From tacky to trendy |

From tacky to trendy

Matt Welch
Annie Flanzraich / Tahoe Daily TribuneA row of chain saw-carved bears sits outside a gift shop in South Lake Tahoe. The carved bruins are an unofficial mascot of the Lake Tahoe basin.

SOUTH LAKE TAHOE, Calif. – Clay Cunningham remembers a time when the city of South Lake Tahoe asked businesses to remove wooden bear carvings from outdoor areas because they were “detracting from the ambiance.”

And then the city replaced them with the Bears on Parade, a colorful display of fiberglass bears Cunningham said were “pretty tacky.” So Cunningham teamed up with a number of local citizens and got 5,000 signatures – many from tourists – in support of wooden bears.

“It’s what the people like,” Cunningham said. “Everybody in Tahoe seems to think it just draws people near.”

The chain saw-carved wooden bears are featured as decorations around the lake and sold at numerous gift shops. Cunningham works at Alpaca Advantage, a store in South Lake Tahoe offering chain saw-carved bears from six different carving artists. The store buys 100 to 150 bears at a time to sell to customers, Cunningham said.

“People like bears and it’s art, man – goes with the rustic cabin decor,” he said.

Each different carver shows a unique style, Cunningham said, with different shapes and sizes of bears coming from the various artists. The artists whose work is sold at Alpaca Advantage come from New Mexico, Northern and Southern California and the Tahoe area. The resulting bears vary in size from one foot to five feet and are made from different kinds of wood, Cunningham said.

“In our store, we try to have diversity,” he said.

One of those artists is Jon King of South Lake Tahoe. King uses a chain saw to carve between 200 and 500 bears every year, selling them to stores and to individuals. He learned his technique several years ago and has perfected it since. He said he enjoys the excitement of carving bears and other animals. Later this year, King will be carving the wooden pole outside the Park Tahoe Inn on Highway 50 in South Lake Tahoe.

“I love it. I wouldn’t trade it for the world,” King said.

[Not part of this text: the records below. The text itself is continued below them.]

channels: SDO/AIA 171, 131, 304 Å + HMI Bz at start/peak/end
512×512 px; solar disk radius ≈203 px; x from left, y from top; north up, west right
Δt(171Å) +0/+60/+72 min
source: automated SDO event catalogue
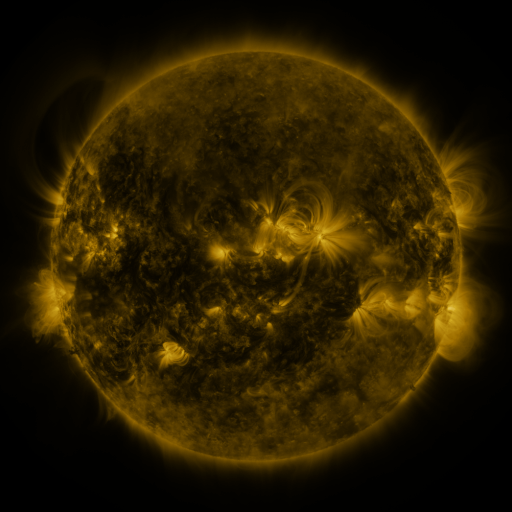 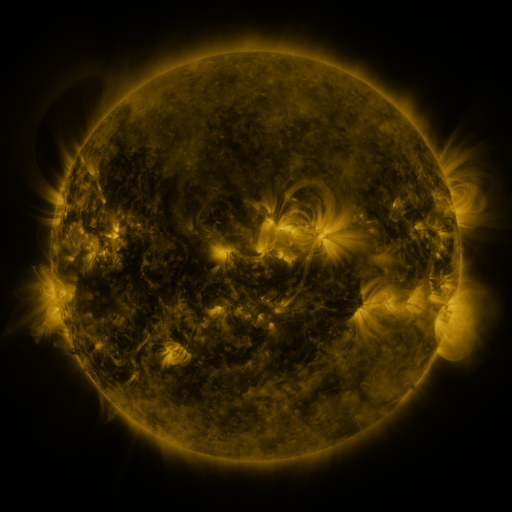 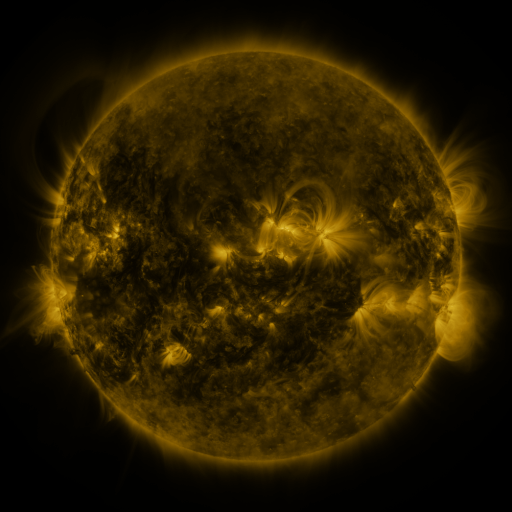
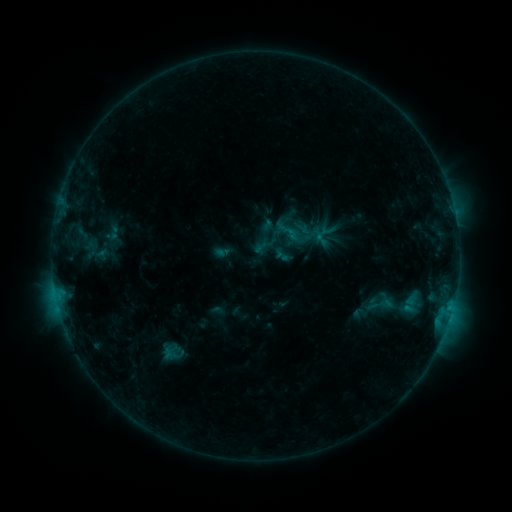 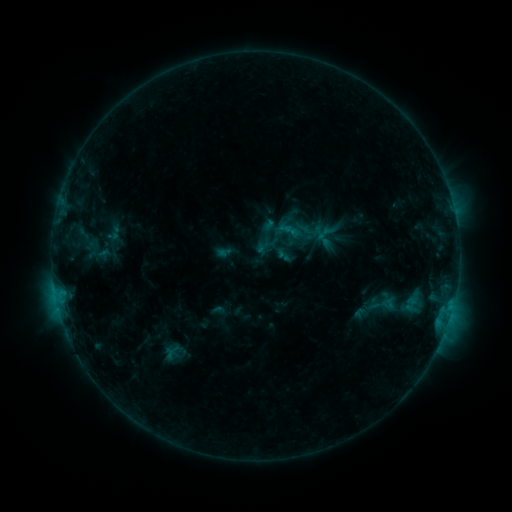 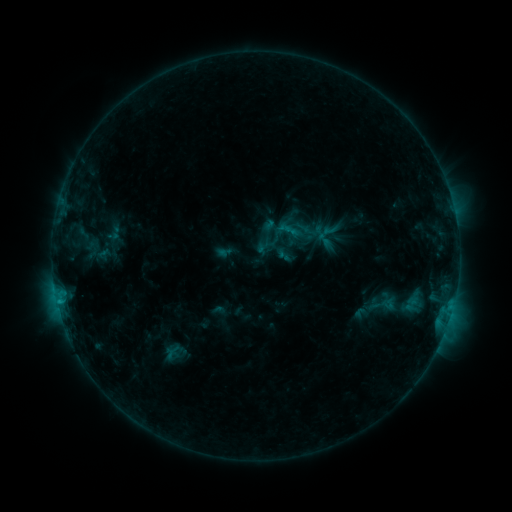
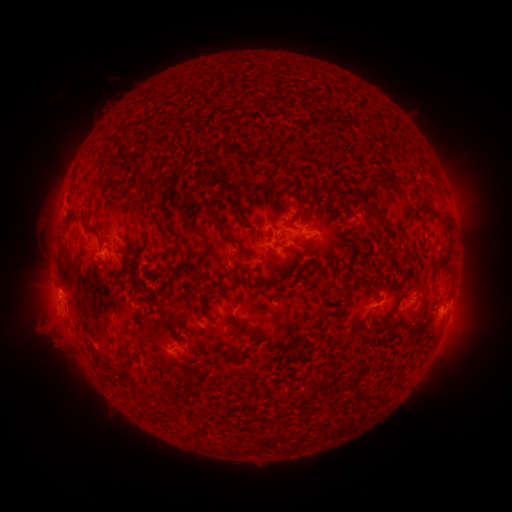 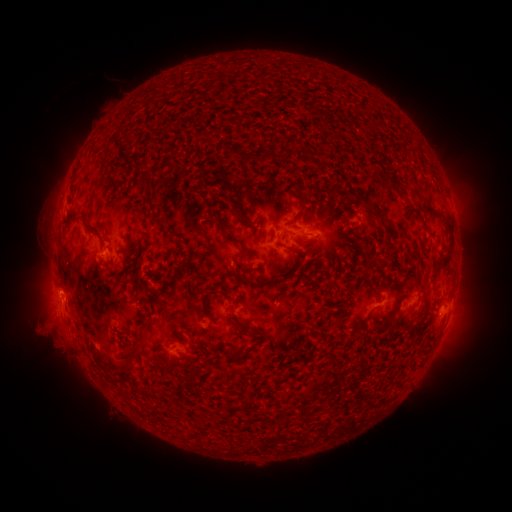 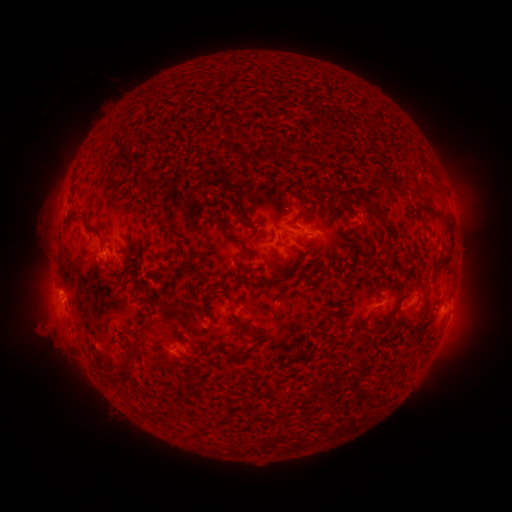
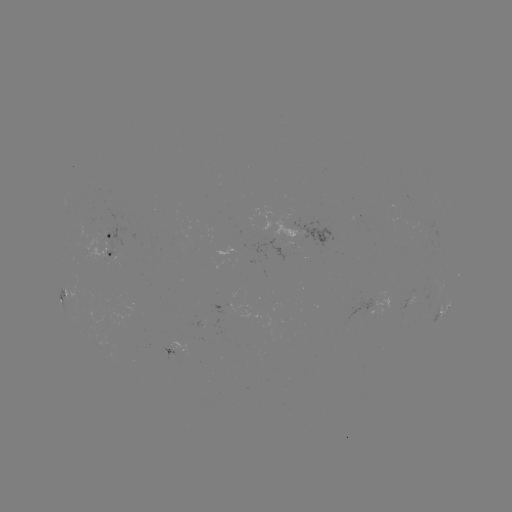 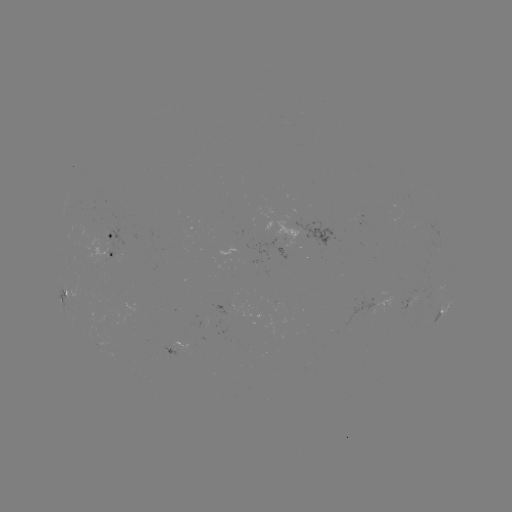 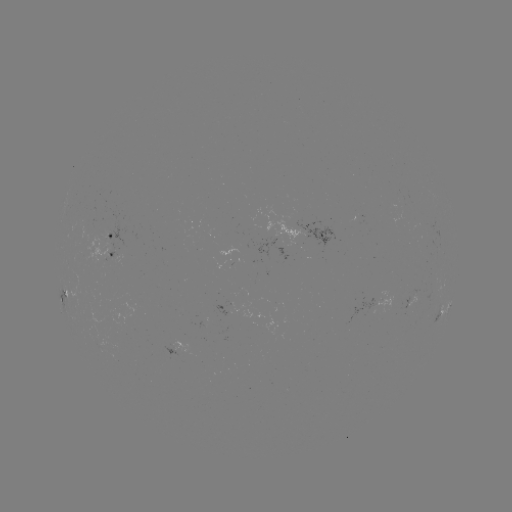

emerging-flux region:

In Kings Beach, the Robin’s Nest also sells chain saw-carved bears. Owner Carolyn Nixon said the challenge of creating art with a rough tool like a chain saw makes the bear carvings such a special treasure.

“This just seems like such an art, to take a big chain saw and make something,” she said. “I just wish we had more people around who did it.”

The wilderness around the lake and the presence of numerous bears in Tahoe add to the popularity of the creations, Nixon said.

“We love our bears around here,” she said. “They just fascinate me.”

King agreed.

“You know, people come up here to see the bears around the lake,” he said. “It’s got the wilderness appeal to it.”

For the artists, the chain saw turns into an extension of themselves, Cunningham said. He said the artists move quickly and aggressively while shaping the sculptures with the saw.

“The chain saw, it’s like a lightsaber. It’s like an extension of themselves,” Cunningham said.

Ron Ramsey of Carved by Ramsey has done carvings of many types since 1973. He began working on chain saw-carved bears in 1995 when he saw some in a studio in Kings Beach. He completes 10 to 12 custom chain saw-carved bears each year out of his studio in Grass Valley.

“I think they really fit well with the mountain atmosphere,” Ramsey said. “People view them almost as a mascot for the Tahoe area.”